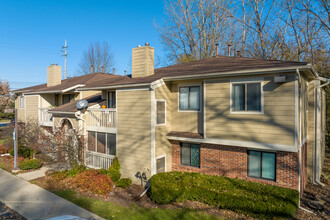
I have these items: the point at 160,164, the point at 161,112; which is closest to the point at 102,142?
the point at 160,164

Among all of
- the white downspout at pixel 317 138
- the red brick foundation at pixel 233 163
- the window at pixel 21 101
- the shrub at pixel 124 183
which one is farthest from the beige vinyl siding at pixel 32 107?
the white downspout at pixel 317 138

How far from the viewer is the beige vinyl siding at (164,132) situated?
11.0m

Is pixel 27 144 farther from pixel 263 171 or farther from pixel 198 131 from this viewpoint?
pixel 263 171

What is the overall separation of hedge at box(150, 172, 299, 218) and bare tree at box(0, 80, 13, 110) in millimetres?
37811

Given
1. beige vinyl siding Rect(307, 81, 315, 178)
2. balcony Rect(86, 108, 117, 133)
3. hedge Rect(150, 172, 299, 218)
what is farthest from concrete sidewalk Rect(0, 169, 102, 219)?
beige vinyl siding Rect(307, 81, 315, 178)

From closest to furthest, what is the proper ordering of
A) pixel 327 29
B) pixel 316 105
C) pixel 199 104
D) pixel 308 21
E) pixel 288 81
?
pixel 288 81
pixel 199 104
pixel 316 105
pixel 327 29
pixel 308 21

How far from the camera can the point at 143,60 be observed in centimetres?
1341

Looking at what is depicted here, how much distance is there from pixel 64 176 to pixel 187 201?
665cm

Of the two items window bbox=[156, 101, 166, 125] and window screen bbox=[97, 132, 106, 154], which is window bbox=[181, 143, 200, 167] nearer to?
window bbox=[156, 101, 166, 125]

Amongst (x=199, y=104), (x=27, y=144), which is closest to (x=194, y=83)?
(x=199, y=104)

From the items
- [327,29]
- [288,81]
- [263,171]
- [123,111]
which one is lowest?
[263,171]

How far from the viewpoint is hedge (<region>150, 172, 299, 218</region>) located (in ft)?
25.2

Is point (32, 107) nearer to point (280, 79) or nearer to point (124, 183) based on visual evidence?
point (124, 183)

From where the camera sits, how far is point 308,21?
22328 mm
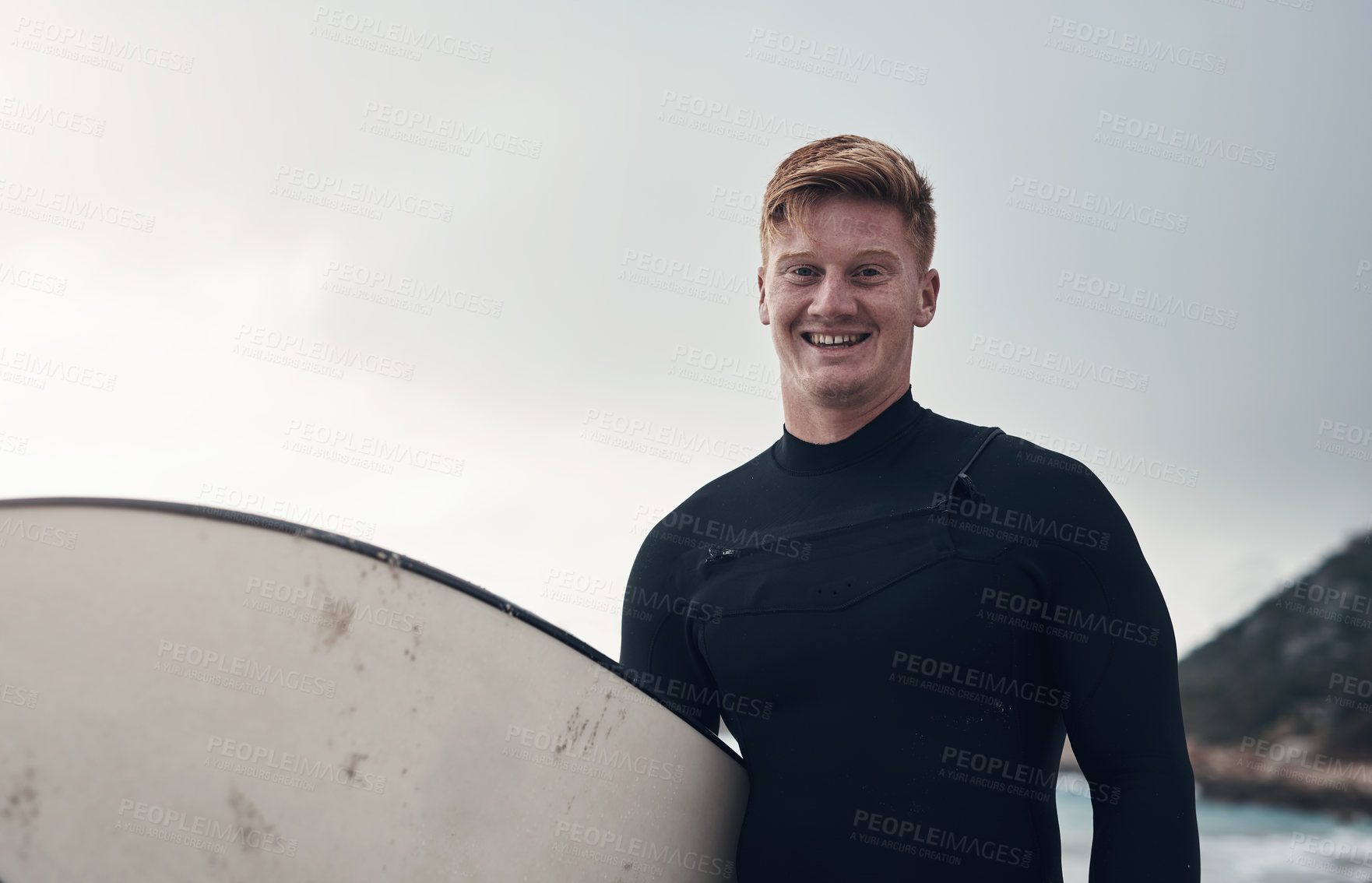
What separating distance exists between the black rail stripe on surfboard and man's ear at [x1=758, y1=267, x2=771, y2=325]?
0.96 meters

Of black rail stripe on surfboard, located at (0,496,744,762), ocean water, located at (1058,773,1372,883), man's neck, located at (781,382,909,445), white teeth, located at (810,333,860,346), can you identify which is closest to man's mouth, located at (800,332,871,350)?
white teeth, located at (810,333,860,346)

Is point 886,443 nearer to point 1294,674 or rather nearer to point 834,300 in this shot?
point 834,300

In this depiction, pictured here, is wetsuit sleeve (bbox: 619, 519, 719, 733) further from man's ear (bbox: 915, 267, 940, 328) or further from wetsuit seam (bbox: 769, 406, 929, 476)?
man's ear (bbox: 915, 267, 940, 328)

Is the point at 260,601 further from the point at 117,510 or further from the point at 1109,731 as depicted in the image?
the point at 1109,731

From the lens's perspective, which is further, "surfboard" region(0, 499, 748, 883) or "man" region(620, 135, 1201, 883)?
"man" region(620, 135, 1201, 883)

┄┄┄┄┄┄┄┄┄┄

_Work to be completed:_ Working from the lines above, reproduce the material exactly and exclude its pictures.

_Written solution:_
I have these items: the point at 160,164, the point at 161,112; which is closest to the point at 102,142?
the point at 160,164

Among all of
- the white downspout at pixel 317 138
- the red brick foundation at pixel 233 163
- the window at pixel 21 101
- the shrub at pixel 124 183
which one is farthest from the beige vinyl siding at pixel 32 107?
the white downspout at pixel 317 138

How far from the viewer is the beige vinyl siding at (164,132) situated?
11.0m

Is pixel 27 144 farther from pixel 263 171 or farther from pixel 198 131 from this viewpoint?
pixel 263 171

What is the overall separation of hedge at box(150, 172, 299, 218) and bare tree at box(0, 80, 13, 110) in millimetres?
37811

Given
1. beige vinyl siding Rect(307, 81, 315, 178)
2. balcony Rect(86, 108, 117, 133)
3. hedge Rect(150, 172, 299, 218)
what is farthest from concrete sidewalk Rect(0, 169, 102, 219)?
beige vinyl siding Rect(307, 81, 315, 178)

From closest to furthest, what is the proper ordering of
A) pixel 327 29
B) pixel 316 105
C) pixel 199 104
D) pixel 308 21
E) pixel 288 81
?
pixel 288 81
pixel 199 104
pixel 316 105
pixel 327 29
pixel 308 21

How far from the camera can the point at 143,60 be observed in centimetres?
1341

Looking at what is depicted here, how much distance is there from pixel 64 176 to pixel 187 201?
665cm

Of the two items window bbox=[156, 101, 166, 125] and window screen bbox=[97, 132, 106, 154], which is window bbox=[181, 143, 200, 167] nearer to?
window bbox=[156, 101, 166, 125]

Amongst (x=199, y=104), (x=27, y=144), which is closest to (x=194, y=83)?
(x=199, y=104)

From the items
- [327,29]
- [288,81]
- [263,171]
- [123,111]
which one is lowest?
[263,171]

How far from the viewpoint is hedge (<region>150, 172, 299, 218</region>) located (in ft)?
25.2

Is point (32, 107) nearer to point (280, 79) or nearer to point (124, 183) based on visual evidence?
point (124, 183)

From where the camera sits, how far is point 308,21?
22328 mm
What separating distance exists between the black rail stripe on surfboard and man's ear at [x1=758, y1=267, x2=771, y2=325]?
0.96 meters

Of black rail stripe on surfboard, located at (0,496,744,762), ocean water, located at (1058,773,1372,883), man's neck, located at (781,382,909,445), white teeth, located at (810,333,860,346), can you identify which is closest to man's mouth, located at (800,332,871,350)?
white teeth, located at (810,333,860,346)

Is point 886,443 nearer to point 1294,674 or rather nearer to point 834,300 in this shot?
point 834,300

In this depiction, pictured here, is wetsuit sleeve (bbox: 619, 519, 719, 733) further from man's ear (bbox: 915, 267, 940, 328) or further from wetsuit seam (bbox: 769, 406, 929, 476)?
man's ear (bbox: 915, 267, 940, 328)

Is the point at 260,601 further from the point at 117,510 or further from the point at 1109,731 as depicted in the image?
the point at 1109,731

From the lens's perspective, which is further, "surfboard" region(0, 499, 748, 883) or "man" region(620, 135, 1201, 883)?
"man" region(620, 135, 1201, 883)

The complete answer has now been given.